The Hon. Vijitha Herath - Minister of Foreign Affairs, Foreign Employment and Tourism
Minister Vijitha Herath reviewed the history of UN Human Rights Council resolutions on Sri Lanka, arguing that successive governments failed to address post-war human rights, reconciliation and accountability issues domestically, leading to continued international scrutiny and mechanisms such as the Sri Lanka Accountability Project. He said the current Government inherited this situation in 2024 and intends to “de-internationalize” the process by protecting the rights of all communities and resolving issues through strong, independent domestic institutions. He also noted that the composition and voting dynamics of the Human Rights Council make it difficult for Sri Lanka to defeat such resolutions, with Sri Lanka having won only the 2009 vote on its own resolution.
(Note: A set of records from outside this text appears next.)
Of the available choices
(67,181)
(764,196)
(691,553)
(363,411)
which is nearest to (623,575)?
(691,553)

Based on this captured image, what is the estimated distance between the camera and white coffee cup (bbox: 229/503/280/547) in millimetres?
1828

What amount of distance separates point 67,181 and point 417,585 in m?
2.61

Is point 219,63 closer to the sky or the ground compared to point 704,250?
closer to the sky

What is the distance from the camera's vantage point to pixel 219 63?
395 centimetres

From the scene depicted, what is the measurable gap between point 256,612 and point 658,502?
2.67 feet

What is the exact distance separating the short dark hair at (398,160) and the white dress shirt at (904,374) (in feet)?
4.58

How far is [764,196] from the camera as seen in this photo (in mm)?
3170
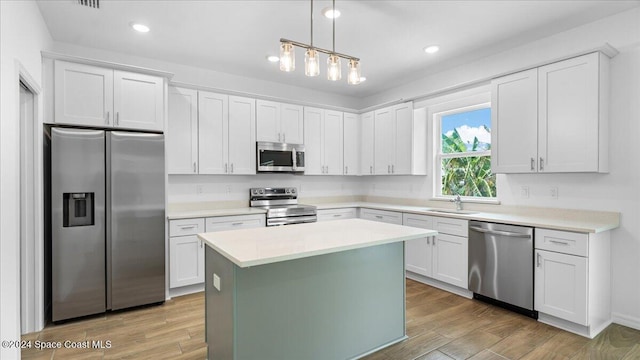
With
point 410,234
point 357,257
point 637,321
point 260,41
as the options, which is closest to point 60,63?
point 260,41

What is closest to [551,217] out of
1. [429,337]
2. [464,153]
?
[464,153]

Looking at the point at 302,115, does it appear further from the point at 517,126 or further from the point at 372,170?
the point at 517,126

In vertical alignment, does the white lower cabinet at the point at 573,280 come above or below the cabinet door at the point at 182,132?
below

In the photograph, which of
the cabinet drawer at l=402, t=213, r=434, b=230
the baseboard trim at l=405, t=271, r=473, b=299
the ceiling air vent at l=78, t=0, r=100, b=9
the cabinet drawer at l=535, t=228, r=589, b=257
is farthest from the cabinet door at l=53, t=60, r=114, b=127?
the cabinet drawer at l=535, t=228, r=589, b=257

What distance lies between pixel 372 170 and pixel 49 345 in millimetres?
4267

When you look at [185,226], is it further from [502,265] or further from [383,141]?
[502,265]

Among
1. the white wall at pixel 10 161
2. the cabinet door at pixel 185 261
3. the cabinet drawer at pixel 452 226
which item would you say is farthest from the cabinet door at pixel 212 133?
the cabinet drawer at pixel 452 226

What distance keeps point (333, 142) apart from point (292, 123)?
795 millimetres

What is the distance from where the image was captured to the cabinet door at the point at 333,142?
510cm

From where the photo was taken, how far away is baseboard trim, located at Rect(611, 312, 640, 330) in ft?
9.14

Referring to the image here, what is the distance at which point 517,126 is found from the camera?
330 centimetres

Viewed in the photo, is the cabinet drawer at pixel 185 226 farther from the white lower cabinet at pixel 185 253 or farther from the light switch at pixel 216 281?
the light switch at pixel 216 281

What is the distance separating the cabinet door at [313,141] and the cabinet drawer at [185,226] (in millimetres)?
1786

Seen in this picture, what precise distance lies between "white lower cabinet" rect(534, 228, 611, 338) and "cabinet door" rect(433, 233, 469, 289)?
714 millimetres
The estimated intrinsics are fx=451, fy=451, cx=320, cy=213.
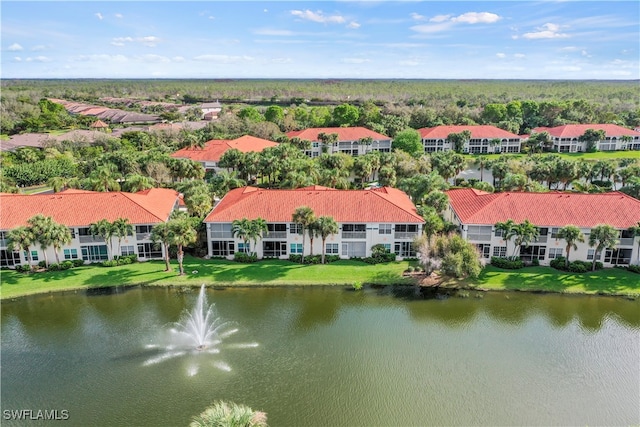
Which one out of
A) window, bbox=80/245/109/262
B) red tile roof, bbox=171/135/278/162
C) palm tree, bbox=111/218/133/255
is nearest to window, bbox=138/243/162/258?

Verbatim record (translated)
Machine-translated from Sinhala / Tamil / English¶ 01 Mr. Speaker, I wish to present some observations on last month’s 60th Session of the Human Rights Council and the resolution adopted on Sri Lanka.
¶ 02 First, this is not the first time a resolution on Sri Lanka has been adopted at the Human Rights Council. In the 1980s and after the end of the war in 2009, the present Council and its predecessor, the Commission on Human Rights, adopted a number of resolutions regarding the war and other human rights violations in Sri Lanka. Since 2009, there have been eleven such resolutions: in 2009, 2012, 2013, 2014, 2015, 2017, 2019, 2021, 2022, 2024 and the one adopted now. Governments at those times adopted different policies toward them. At times, they supported and even co-sponsored resolutions (notably in 2015, 2017 and 2019). At other times (2012, 2013, 2014, 2021 and 2022), they went for votes. In 2009, the Government itself presented a resolution. There were also times they opposed only certain paragraphs without calling a vote.
¶ 03 Across all these, two common points emerge. First, the national issues underlying the Geneva process were not properly managed by successive governments. That is the principal reason why these resolutions have continued for over 16 years. In any conflict, human rights issues arise; many countries address them domestically and advance national reconciliation. Our past governments, however, deepened ethnic, racial and religious divisions and curtailed the rights of all peoples, making Sri Lanka internationally distrusted. The evolution of the Geneva resolutions shows this clearly.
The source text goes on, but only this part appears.